To do:
Reproduce word for word the part of the blog post on grief and acceptance starting with "But does that" and going on through "have gone on.".

Mon 2 Apr 2007
On Acceptance
Posted by Jane under Updates
[4] Comments
I got word last night that a cyber-friend has suffered a miscarriage. My heart is just breaking for her. The day we miscarried my first response was, “I’m disappointed, but hey, we live in a fallen world”. Talk about a pat reaction. That lasted about a day, I think I was in denial.
The “Five Stages of Grief” have become so much a part of our popular culture. I heard somewhere that the person who first described these stages actually called them the “Five Stages of Receiving Catastrophic News”. This makes more sense to me, especially since the final step is acceptance. It just doesn’t seem fair that the Holy Grail of grief would be, “Just accept it”.
Keeping more in the original spirit of the steps, I think maybe what you are supposed to accept is just the truth of the catastrophic news you’ve just received. Maybe even take in the fact that this is your new reality. The denial, anger, bargaining, depression are all necessary to saying, “Very well, I accept that I am not dreaming, this is really happening and I have no control over it”.
But does that mean that you’ve grieved it and accepted it? As in, “Now I see why this had to happen and I see that it is good”? Our God, who works things for good, might be able to tweak things a little and get you some sweet consolation prizes, but sometimes news is just pretty bad. And although I gained some compassion, some maturity and some wisdom from our miscarriage, I would gladly trade and go back to my old clueless self if it meant that that little life could have gone on.
I read a book about infertility that describes a final step that the author believes must happen for grieving people to go on with life, whatever that means. Transformation. That every grief must be transformed into some kind of lesson or gain in your life. That accepting reality just isn’t good enough, that you just can’t live like that.
So that’s what I’m working on today. I have accepted the best I can that this is our new reality. What the transformation will be, I’m not sure yet. Would I still take a healthy Ramona over anything that might be behind Door #2? Of course. But my choice is learn and grow through this or don’t. When everything seems so out of control and scary, it’s nice to have choices.
Jane.
Hey Jane
I was just reading yesterday’s and you have posted another. Shortly after Wren came home from hospital I was listening to NPR and heard a program about that “stages of grief” theory. Apparently it hadn’t been tested and a couple of researchers did a study to explore it further:
http://www.npr.org/templates/story/story.php?storyId=7502317
They found it is pretty much true but that people tend to come to acceptance earlier than they thought and that anger wasn’t such a common thread.
Instead, and this is the bit I really related to:
“Yearning, Maciejewski says, is a more dominant characteristic after a loss than sadness.”
I kept missing that other life in which Wren was home with me or that other life in which the baby I lost was having his or her first birthday (I shared a due-date week with my best friend for one of my losses – the hardest one).
Wren has kept me too busy to have the phantom birthday pangs as much this time around (April) but I do sometimes yearn for a world in which he never goes to hospital again until he has an appointment with a gerontologist.

Source material:
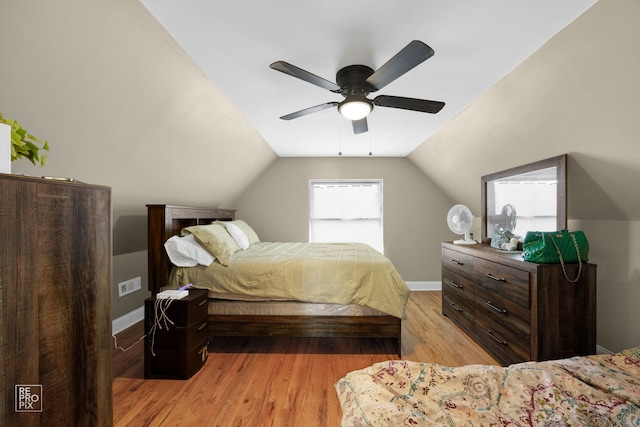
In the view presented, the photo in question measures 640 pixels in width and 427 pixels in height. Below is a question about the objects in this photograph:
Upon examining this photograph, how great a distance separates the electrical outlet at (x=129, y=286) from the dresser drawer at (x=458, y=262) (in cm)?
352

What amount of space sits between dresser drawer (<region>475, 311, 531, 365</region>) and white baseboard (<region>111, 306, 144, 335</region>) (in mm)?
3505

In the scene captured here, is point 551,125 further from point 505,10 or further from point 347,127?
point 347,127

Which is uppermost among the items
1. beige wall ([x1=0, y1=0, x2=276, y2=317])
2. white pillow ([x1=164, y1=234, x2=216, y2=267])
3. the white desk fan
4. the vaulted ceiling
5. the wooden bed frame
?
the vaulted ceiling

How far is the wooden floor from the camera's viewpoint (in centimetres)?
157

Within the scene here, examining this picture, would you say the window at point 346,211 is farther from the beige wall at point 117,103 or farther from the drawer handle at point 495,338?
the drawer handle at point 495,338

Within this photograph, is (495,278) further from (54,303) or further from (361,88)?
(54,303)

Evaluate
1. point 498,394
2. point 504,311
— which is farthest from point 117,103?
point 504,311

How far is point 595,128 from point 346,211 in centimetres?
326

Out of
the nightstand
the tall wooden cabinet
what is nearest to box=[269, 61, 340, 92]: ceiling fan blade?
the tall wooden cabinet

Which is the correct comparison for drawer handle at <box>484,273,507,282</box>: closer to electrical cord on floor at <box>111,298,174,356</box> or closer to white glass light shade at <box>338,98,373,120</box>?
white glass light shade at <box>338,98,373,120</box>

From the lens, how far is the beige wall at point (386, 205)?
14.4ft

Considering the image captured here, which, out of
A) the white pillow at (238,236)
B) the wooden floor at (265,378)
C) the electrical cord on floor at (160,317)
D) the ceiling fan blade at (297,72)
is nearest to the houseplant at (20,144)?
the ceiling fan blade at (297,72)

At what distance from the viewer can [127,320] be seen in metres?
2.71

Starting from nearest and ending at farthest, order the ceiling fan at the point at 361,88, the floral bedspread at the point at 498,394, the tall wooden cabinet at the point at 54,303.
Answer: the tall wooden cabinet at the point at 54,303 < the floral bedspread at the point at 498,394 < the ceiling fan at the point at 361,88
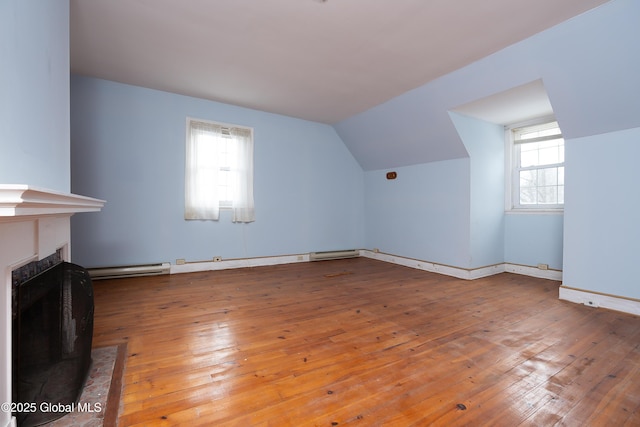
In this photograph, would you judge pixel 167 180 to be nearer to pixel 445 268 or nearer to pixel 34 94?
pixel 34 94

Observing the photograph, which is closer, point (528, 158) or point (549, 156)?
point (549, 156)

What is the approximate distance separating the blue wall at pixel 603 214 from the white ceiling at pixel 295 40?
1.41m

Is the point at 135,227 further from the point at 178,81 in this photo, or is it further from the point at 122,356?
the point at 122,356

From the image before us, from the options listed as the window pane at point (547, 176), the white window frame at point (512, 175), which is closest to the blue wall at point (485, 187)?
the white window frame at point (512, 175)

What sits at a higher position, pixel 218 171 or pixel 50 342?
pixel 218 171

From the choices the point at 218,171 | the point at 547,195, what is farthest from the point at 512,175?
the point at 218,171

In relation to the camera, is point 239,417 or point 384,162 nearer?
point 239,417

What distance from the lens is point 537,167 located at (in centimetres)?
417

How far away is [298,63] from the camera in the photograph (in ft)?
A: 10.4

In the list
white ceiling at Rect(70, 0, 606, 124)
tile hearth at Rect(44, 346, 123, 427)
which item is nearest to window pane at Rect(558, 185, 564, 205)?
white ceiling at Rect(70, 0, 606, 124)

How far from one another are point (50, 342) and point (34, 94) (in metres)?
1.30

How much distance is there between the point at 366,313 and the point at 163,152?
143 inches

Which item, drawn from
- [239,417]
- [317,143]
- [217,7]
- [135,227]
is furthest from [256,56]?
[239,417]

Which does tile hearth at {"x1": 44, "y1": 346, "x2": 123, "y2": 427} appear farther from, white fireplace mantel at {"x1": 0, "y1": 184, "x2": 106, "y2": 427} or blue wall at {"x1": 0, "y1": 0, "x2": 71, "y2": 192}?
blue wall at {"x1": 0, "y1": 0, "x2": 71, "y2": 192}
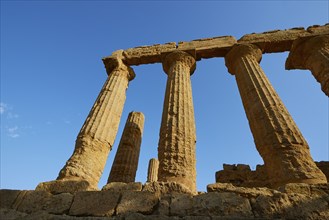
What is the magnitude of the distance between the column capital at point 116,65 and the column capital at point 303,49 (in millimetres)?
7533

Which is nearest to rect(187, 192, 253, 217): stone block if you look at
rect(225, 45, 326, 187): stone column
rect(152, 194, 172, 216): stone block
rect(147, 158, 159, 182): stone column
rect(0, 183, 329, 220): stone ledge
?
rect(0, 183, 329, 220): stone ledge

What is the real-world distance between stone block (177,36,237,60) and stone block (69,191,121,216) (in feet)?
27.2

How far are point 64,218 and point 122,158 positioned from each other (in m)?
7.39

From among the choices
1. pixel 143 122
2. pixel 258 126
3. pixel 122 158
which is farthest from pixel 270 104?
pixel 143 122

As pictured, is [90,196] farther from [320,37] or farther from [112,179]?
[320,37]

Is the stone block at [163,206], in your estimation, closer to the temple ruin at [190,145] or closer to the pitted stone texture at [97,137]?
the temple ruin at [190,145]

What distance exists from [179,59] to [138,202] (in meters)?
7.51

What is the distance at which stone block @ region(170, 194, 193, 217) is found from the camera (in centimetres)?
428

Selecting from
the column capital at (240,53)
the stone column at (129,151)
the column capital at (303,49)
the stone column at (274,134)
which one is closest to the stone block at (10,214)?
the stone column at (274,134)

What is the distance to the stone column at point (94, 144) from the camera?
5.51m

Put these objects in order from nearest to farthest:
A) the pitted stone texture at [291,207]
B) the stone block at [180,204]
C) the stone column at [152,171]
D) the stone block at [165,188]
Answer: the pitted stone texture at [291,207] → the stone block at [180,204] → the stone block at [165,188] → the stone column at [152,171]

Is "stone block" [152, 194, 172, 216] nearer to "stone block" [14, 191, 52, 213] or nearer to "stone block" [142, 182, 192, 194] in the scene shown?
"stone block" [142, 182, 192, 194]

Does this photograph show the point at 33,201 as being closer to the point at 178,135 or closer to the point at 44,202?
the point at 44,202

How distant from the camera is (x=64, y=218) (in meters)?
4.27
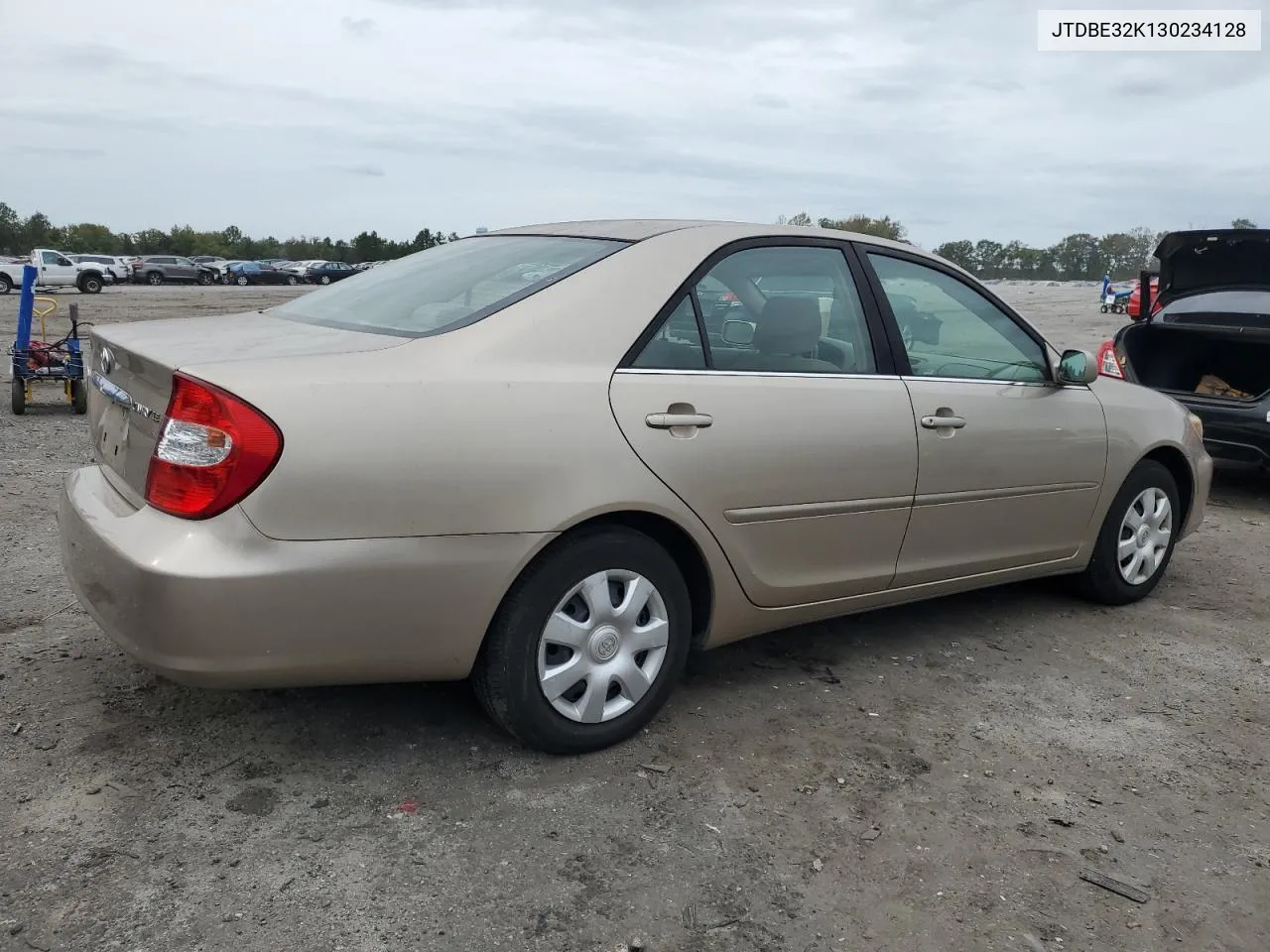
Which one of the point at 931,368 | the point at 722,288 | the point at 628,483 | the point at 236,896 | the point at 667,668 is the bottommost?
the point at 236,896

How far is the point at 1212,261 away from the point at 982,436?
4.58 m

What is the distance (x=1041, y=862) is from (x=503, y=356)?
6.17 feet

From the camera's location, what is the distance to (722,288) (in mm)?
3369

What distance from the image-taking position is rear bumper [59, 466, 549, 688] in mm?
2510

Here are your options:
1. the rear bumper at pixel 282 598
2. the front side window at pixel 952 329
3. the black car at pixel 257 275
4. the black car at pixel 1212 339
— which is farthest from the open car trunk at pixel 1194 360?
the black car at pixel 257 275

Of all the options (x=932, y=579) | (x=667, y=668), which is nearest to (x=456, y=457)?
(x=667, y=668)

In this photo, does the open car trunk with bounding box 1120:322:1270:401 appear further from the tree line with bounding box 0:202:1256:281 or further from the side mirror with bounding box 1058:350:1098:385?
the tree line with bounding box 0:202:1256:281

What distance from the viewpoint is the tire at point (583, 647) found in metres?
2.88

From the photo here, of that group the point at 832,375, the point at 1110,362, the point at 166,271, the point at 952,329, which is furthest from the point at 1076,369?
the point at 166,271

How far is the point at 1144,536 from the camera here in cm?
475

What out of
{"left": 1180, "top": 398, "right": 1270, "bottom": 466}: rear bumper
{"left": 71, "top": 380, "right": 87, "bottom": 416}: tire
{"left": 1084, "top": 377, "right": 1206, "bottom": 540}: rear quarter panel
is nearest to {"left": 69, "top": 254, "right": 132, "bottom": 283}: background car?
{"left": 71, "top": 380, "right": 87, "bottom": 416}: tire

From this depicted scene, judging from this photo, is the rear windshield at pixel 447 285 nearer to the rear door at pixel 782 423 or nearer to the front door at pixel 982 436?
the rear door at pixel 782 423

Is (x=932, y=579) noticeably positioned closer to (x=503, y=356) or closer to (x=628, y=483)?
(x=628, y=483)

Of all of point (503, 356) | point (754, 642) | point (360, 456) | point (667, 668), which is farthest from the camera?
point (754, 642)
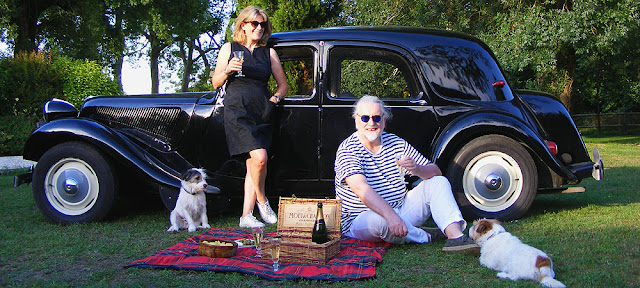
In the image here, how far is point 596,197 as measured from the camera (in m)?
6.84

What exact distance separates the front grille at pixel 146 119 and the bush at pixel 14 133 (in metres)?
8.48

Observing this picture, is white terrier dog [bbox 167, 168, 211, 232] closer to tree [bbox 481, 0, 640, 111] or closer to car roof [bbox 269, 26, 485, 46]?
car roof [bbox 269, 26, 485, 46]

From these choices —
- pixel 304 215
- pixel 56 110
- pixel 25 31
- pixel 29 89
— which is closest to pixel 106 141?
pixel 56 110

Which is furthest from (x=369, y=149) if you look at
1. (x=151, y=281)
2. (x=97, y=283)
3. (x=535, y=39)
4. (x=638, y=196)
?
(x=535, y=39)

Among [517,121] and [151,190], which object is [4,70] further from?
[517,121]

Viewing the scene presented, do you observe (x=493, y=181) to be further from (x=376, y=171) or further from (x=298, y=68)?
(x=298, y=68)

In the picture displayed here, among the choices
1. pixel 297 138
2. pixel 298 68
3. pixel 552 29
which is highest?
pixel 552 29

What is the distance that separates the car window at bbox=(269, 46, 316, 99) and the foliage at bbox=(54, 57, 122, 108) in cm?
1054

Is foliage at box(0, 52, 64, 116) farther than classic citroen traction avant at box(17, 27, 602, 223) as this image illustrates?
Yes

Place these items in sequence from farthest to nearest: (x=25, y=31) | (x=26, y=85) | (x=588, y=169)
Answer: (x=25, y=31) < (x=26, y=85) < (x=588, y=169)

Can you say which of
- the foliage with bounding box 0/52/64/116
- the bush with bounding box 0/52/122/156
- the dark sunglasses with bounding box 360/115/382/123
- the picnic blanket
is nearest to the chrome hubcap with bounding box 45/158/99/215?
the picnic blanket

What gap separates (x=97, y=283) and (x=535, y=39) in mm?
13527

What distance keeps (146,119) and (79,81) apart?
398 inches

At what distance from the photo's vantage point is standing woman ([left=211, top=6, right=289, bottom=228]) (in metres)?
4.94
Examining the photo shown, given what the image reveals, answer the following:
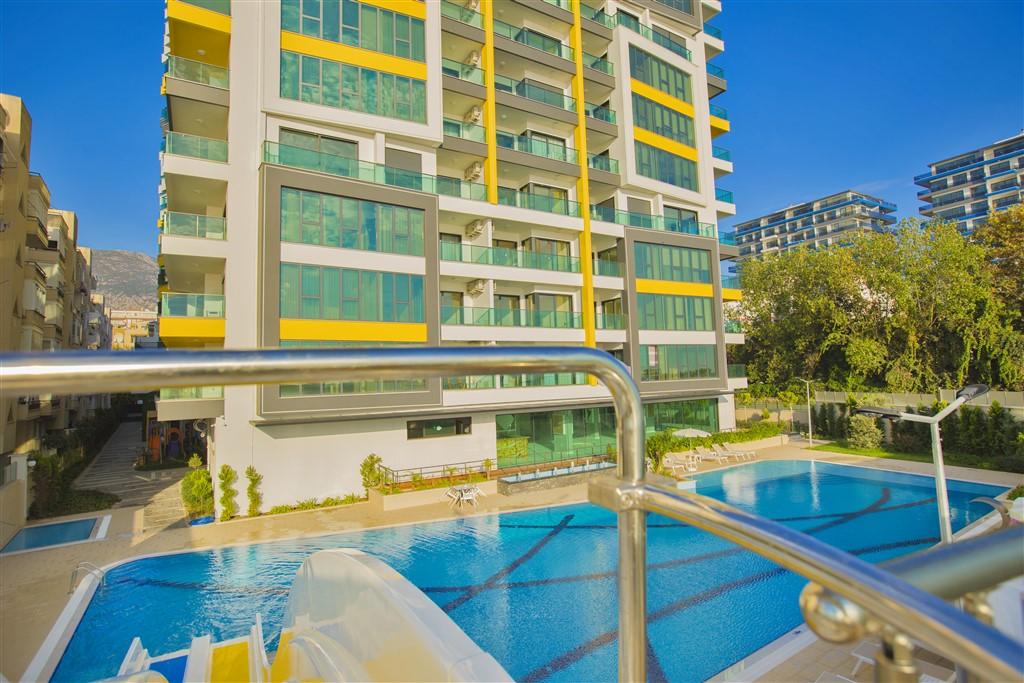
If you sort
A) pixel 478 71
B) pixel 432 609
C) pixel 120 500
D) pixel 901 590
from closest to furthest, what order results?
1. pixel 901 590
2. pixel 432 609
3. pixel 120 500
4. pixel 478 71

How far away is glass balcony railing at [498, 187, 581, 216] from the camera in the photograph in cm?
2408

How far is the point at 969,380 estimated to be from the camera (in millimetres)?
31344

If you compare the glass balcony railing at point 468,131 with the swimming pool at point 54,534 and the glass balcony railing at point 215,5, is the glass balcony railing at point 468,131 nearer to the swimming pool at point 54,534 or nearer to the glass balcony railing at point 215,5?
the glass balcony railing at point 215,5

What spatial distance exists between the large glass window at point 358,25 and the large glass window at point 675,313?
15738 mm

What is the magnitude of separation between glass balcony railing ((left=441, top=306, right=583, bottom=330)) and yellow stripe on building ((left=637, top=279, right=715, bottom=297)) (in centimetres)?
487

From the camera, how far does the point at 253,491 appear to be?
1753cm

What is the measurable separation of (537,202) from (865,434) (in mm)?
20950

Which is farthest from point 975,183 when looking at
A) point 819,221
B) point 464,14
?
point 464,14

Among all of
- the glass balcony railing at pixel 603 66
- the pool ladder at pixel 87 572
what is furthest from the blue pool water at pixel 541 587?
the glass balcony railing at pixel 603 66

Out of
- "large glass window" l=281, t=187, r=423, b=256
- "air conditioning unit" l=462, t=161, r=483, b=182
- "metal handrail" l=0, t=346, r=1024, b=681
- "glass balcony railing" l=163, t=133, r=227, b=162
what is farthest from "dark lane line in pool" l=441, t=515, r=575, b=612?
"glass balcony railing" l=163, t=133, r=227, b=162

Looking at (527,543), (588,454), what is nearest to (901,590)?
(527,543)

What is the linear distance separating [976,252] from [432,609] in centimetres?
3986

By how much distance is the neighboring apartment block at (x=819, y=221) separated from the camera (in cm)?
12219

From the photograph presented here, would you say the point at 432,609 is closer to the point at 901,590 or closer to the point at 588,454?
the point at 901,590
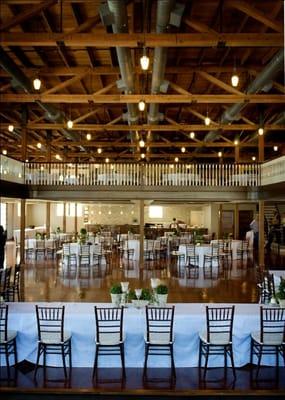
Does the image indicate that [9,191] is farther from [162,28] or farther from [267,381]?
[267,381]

Task output:
But does that mean that you’ve grieved it and accepted it? As in, “Now I see why this had to happen and I see that it is good”? Our God, who works things for good, might be able to tweak things a little and get you some sweet consolation prizes, but sometimes news is just pretty bad. And although I gained some compassion, some maturity and some wisdom from our miscarriage, I would gladly trade and go back to my old clueless self if it meant that that little life could have gone on.